Nicotine & Tobacco Research intends to publish a themed issue on understanding and prompting quit attempts. The guest editors will be Matthew Carpenter and John Hughes. Smoking cessation is a function of two processes: making a quit attempt and succeeding in the quit attempt. Most clinical research on tobacco cessation has focused on the latter. This themed issue invites articles on the processes that lead to a quit attempt or methods to increase quit attempts. In addition to well-established processes that influence quit attempts (e.g., motivation, efficacy, social support), recent studies have described novel processes that might increase quit attempts (e.g., cumulative effect of cues) or decrease quit attempts (e.g., cessation fatigue). Brief advice and motivational interviewing are well-established clinical methods to prompt quit attempts but recent studies have examined novel interventions such as medication sampling, reduction in cigarettes/day, proactive messages to smokers and training relatives/friends to motivate smokers. Other studies have examined related methodological issues, such as the utility of only counting quit attempts that last 24 hours.

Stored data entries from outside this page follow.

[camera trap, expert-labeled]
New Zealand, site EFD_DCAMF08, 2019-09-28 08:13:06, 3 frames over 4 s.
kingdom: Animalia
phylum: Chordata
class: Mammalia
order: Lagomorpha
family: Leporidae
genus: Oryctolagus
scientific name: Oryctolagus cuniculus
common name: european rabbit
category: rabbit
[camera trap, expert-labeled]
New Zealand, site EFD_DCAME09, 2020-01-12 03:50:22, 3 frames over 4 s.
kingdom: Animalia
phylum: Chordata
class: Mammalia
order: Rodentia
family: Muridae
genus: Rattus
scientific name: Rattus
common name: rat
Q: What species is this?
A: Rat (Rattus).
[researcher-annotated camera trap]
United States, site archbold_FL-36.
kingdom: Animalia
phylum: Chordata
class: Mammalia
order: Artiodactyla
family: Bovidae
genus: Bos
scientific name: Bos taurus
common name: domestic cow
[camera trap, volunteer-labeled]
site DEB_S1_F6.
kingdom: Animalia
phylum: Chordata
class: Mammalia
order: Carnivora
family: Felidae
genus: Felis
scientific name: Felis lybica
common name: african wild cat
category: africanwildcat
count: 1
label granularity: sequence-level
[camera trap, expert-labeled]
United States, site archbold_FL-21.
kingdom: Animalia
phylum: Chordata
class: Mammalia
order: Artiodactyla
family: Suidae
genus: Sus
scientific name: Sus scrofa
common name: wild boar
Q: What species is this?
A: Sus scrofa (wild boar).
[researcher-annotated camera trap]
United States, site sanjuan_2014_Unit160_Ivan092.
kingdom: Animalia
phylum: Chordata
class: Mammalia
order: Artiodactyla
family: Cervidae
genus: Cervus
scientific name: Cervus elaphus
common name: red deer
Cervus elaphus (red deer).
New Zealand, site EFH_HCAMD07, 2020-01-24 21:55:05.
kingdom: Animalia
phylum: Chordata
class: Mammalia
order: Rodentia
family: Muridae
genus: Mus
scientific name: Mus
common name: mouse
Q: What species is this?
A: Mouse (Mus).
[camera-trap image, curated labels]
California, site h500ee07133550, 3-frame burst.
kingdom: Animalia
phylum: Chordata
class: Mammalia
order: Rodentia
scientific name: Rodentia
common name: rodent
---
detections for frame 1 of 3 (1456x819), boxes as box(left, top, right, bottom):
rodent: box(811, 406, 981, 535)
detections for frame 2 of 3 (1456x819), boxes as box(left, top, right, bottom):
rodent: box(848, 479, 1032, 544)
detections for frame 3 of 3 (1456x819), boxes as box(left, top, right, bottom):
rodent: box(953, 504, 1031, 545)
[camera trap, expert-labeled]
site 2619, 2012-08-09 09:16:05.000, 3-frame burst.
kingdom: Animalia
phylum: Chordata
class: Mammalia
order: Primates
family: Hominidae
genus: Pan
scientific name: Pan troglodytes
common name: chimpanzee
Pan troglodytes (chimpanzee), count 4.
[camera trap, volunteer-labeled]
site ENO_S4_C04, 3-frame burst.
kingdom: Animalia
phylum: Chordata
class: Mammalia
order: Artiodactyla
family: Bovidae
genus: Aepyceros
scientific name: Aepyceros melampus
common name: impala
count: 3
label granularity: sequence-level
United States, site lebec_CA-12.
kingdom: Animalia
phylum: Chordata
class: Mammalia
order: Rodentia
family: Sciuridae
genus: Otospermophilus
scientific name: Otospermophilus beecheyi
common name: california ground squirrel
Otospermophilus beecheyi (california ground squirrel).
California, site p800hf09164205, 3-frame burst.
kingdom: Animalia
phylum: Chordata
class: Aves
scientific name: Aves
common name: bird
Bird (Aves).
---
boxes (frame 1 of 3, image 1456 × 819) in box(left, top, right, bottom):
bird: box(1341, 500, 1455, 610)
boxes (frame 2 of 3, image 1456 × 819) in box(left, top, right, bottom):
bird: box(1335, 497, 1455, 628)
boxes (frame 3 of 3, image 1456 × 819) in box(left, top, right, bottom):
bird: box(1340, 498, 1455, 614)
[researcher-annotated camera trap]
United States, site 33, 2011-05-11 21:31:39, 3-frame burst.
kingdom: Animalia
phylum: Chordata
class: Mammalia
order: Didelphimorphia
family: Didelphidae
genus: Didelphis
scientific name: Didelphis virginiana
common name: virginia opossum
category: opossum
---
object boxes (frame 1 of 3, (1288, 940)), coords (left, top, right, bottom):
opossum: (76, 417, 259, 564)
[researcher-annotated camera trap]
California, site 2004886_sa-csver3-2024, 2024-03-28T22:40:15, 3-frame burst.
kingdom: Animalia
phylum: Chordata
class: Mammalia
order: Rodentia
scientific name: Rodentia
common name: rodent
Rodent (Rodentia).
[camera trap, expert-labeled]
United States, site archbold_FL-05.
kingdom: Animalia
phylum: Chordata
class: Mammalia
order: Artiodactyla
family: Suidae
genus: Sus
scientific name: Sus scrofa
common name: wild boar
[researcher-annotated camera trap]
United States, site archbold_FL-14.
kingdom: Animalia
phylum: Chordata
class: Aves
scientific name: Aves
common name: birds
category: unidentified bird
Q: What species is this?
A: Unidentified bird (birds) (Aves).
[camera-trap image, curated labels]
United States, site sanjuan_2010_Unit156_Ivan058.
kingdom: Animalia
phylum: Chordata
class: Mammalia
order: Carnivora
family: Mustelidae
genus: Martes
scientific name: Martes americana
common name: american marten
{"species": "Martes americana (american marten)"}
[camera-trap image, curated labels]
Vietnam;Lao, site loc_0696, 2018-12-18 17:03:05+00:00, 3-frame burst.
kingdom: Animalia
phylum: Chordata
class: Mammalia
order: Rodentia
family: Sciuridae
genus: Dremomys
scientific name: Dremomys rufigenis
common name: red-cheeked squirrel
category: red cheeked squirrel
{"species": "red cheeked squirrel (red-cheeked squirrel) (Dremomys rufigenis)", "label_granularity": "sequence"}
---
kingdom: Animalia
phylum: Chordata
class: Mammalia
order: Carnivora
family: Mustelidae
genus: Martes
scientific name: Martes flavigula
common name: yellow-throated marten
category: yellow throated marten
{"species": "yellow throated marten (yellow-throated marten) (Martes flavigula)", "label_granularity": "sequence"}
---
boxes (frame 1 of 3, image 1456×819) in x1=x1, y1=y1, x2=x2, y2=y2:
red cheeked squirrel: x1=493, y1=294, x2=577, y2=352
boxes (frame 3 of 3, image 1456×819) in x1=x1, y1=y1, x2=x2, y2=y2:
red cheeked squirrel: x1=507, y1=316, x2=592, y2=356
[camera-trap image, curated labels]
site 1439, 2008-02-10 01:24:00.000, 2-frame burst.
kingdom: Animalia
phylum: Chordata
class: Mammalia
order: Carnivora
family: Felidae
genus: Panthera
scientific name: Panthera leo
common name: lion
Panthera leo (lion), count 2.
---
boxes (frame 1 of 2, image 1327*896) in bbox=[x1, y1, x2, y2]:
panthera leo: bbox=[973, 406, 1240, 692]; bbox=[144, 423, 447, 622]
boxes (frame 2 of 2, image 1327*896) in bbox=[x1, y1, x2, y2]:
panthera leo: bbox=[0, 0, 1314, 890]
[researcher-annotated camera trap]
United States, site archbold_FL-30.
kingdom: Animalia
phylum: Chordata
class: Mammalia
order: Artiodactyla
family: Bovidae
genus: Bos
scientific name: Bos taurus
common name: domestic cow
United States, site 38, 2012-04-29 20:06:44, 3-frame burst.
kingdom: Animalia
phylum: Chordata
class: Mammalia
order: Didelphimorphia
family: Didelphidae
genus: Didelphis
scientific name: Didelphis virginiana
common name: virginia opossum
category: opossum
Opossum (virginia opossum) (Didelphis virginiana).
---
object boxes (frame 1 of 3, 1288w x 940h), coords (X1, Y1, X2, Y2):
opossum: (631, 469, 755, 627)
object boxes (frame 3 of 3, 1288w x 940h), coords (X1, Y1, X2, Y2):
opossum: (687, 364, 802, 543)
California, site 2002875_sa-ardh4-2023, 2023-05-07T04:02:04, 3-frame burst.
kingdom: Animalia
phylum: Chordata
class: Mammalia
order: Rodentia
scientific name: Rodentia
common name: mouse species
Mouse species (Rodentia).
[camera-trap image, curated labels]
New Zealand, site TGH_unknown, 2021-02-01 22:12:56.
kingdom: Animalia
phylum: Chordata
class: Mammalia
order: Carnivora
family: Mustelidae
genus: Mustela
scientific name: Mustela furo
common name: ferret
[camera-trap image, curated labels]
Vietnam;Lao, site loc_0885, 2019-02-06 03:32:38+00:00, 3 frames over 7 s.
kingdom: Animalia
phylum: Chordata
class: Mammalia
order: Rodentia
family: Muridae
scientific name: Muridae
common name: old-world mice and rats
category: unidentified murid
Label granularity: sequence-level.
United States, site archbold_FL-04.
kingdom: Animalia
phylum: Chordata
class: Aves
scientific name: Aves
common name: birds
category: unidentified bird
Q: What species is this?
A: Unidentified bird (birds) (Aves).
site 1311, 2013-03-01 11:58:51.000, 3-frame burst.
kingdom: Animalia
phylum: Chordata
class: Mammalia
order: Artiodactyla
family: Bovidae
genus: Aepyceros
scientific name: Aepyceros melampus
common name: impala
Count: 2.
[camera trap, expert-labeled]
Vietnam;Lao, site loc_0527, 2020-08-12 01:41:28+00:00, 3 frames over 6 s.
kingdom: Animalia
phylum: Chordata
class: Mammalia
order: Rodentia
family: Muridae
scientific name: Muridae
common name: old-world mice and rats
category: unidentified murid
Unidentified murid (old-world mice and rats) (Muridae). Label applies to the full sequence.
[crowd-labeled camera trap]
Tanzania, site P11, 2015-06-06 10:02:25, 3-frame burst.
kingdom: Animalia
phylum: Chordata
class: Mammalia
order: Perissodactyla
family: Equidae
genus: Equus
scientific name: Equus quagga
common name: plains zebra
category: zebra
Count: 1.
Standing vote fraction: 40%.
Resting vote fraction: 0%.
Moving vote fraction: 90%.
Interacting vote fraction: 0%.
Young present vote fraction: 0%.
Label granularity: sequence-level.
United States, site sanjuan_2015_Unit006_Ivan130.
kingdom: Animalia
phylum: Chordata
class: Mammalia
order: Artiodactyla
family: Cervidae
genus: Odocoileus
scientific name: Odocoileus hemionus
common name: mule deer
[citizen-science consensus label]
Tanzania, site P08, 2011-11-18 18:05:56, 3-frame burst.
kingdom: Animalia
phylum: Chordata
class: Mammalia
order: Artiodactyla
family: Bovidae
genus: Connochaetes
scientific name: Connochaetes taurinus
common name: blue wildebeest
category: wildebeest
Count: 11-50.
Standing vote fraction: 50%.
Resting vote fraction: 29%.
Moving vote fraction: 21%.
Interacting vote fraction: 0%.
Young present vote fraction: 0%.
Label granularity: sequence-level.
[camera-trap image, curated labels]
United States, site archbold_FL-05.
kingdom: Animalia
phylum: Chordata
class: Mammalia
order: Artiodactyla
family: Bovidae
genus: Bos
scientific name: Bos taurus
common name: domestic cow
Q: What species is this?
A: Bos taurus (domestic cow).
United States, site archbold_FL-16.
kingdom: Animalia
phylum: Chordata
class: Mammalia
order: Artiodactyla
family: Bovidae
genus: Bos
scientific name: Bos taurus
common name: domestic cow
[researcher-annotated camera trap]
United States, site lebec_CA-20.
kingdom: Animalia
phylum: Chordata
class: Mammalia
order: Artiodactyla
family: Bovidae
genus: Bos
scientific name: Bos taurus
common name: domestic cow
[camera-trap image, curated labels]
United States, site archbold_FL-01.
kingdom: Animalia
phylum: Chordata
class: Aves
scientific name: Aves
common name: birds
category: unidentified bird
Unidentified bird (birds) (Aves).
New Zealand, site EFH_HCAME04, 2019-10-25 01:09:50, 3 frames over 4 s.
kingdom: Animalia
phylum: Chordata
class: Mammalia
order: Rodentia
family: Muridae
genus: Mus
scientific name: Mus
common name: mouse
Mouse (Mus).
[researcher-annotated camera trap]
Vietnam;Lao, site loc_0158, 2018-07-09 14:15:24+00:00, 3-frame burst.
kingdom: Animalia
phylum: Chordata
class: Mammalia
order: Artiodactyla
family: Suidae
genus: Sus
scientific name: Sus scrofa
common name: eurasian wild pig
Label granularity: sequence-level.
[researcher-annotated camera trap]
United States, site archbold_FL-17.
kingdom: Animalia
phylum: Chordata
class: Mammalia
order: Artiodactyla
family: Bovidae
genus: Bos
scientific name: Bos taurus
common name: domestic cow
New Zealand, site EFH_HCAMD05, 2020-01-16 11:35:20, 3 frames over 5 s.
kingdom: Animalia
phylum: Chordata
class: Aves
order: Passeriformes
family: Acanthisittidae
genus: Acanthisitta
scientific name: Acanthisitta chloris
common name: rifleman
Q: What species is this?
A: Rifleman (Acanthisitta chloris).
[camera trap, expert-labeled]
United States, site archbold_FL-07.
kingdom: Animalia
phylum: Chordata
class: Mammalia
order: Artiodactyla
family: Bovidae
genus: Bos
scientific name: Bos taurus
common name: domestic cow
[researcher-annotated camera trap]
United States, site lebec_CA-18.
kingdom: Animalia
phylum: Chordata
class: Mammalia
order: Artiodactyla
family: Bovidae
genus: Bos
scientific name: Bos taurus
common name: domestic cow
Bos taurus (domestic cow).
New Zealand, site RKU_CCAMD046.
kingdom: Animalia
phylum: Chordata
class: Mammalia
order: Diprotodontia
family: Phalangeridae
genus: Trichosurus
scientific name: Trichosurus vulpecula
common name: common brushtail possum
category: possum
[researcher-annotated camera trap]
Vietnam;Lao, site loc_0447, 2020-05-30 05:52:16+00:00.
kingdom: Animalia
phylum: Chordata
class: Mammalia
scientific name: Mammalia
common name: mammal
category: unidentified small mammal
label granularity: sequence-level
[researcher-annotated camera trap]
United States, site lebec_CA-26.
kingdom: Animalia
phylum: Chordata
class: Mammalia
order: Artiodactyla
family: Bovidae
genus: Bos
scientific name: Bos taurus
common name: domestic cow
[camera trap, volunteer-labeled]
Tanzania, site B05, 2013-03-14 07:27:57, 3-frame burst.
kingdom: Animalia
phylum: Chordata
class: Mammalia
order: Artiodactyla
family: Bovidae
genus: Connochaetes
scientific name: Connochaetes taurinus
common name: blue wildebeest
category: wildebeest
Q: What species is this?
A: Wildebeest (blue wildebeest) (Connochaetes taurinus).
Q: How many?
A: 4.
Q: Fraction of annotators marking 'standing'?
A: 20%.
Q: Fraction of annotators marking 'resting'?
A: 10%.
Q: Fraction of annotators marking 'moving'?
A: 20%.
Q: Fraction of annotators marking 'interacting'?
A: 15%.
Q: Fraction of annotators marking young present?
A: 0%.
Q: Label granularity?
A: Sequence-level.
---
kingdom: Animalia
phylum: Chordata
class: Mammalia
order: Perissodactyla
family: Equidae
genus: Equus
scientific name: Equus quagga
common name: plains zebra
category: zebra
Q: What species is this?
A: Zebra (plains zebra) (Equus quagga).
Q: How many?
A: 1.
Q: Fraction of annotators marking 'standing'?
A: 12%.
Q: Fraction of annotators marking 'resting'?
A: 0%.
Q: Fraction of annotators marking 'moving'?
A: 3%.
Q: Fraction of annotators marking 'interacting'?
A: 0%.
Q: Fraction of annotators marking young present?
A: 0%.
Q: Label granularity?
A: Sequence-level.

This themed issue of Nicotine & Tobacco Research invites articles on:
- Studies to understand the processes of making a quit attempt
- Studies to evaluate interventions to increase quit attempts
- Methodological issues specific to measuring quit attempts. Both empirical studies (human laboratory, field trials, clinical trials, policy and epidemiological studies), and reviews can be submitted.
We anticipate that the themed issue will be published in 2020.
Submission of a manuscript does not guarantee its acceptance. All manuscripts will be reviewed by the Nicotine & Tobacco Research editorial staff and referees, and must meet the standards for publication in Nicotine & Tobacco Research.